There is good news here for your hearer, good news of belonging.
Epiphany 3 features the Wonderful Counselor fulfilling prophecy, preaching the Kingdom, calling His disciples, and engaging His Galilean healing ministry across the Old Testament and Gospel readings. The epistle pericope, on the other hand, continues the study of the first chapter of 1 Corinthians, calling out the schismatics of Corinth. This is the beginning of the Apostle’s body-talk, of which 1 Corinthians is chock-full.
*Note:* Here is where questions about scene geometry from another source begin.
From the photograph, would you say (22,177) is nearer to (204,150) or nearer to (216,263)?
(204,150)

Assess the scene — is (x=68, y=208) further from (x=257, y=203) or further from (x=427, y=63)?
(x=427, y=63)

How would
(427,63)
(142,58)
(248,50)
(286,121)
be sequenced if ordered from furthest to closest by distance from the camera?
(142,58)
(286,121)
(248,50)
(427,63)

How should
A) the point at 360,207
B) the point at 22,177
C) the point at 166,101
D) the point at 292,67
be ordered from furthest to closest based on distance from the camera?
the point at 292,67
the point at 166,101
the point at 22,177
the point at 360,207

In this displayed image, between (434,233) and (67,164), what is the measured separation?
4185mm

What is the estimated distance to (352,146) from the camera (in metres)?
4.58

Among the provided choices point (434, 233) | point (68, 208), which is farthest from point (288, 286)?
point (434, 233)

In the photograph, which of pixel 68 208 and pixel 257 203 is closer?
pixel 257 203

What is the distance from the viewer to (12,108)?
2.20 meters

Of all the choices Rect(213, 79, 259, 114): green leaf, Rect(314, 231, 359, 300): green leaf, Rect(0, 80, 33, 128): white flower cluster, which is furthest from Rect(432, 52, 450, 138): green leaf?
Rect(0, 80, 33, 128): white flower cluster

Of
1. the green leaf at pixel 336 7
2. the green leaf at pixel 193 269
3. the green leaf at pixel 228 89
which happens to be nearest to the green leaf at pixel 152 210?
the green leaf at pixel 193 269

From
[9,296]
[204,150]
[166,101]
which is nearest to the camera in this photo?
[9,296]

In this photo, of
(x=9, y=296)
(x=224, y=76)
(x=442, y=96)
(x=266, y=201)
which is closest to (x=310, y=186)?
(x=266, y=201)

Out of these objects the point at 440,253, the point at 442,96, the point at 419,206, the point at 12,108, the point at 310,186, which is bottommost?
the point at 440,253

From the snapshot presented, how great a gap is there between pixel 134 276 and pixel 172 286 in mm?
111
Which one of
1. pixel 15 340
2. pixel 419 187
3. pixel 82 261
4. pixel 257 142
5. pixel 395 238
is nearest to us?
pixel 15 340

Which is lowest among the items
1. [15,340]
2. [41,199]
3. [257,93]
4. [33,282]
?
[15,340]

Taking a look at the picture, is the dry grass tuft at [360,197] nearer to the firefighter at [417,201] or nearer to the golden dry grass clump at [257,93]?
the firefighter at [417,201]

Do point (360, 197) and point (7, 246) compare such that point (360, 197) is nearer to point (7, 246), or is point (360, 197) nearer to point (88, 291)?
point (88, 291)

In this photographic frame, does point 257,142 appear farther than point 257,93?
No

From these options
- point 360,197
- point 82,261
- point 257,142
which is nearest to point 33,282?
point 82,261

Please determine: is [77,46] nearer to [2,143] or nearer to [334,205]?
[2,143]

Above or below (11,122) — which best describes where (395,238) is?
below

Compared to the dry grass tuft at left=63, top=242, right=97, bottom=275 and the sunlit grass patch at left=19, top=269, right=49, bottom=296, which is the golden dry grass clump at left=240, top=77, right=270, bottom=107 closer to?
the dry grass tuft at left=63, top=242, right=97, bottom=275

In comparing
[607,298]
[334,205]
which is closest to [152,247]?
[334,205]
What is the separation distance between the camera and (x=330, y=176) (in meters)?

Paul corrects the schismatic attitude and strife he knows about from the report of Chloe’s people (1 Corinthians 1:11) by appealing to the unity of Christ (He is not divided; 1:13) before appealing to the logic of the name into which these Corinthian saints were baptized in order to underscore their unity.
There is something else grammatically cool about this point, connected to 1 Corinthians 1:12, which a glance at an English translation alone might obscure. So, let us take just a moment and dust off our Greek again. Remember what the genitive case of the noun does? It governs a host of noun-noun relationships, among which is possession (the equivalent of our “’s” in English usage). The Greek of this New Testament (NT) verse reads egō men eimi Paulou, egō de Apollō, and so on, which could be rendered: “I am Paul’s, I am Apollos’s,” and the like. The English Standard Version (ESV) and New International Version (NIV) at 1:12 render the report Paul hears as, “I follow Paul, I follow Apollos,” and the rest. The King James Version (KJV) and New American Standard Bible (NASB) are equally clunky as they get at the genitive with the word “of” rendering it, “I am of Paul, I am of Apollos,” and so on. The New Revised Standard Version (NRSV), I think, hits the nail on the head, both fluently rendering first century Greek into contemporary English, and hitting the point that Paul is trying to connect about unity and his appeal to the name into which the Corinthians were baptized: “I belong to Paul, I belong to Apollos,” and the rest.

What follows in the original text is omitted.